START Records for this exercise
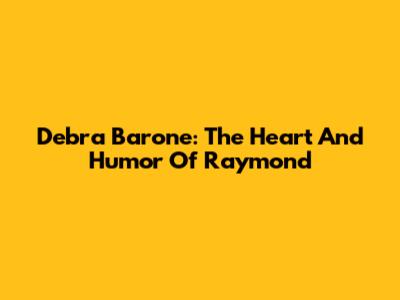 Debra Barone: The Heart And Humor Of 'Raymond'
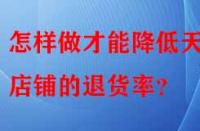 怎樣做才能降低天貓店鋪的退貨率？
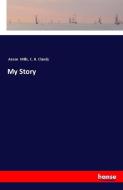 My Story di Anson Mills, C. H. Claudy edito da hansebooks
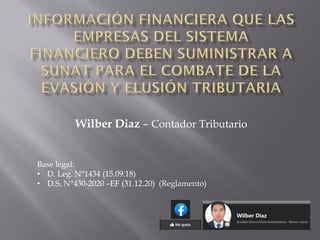 Wilber Diaz – Contador Tributario
Base legal:
• D. Leg. N°1434 (15.09.18)
• D.S. N°430-2020 –EF (31.12.20) (Reglamento)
END Records for this exercise
◆ Task to carry out
With the pictures left out, copy exactly the lines above from the line containing "Wilber Diaz – Contador Tributario" through the last line of the entries.

◆ Exercise output
 Wilber Diaz – Contador Tributario
Base legal:
• D. Leg. N°1434 (15.09.18)
• D.S. N°430-2020 –EF (31.12.20) (Reglamento)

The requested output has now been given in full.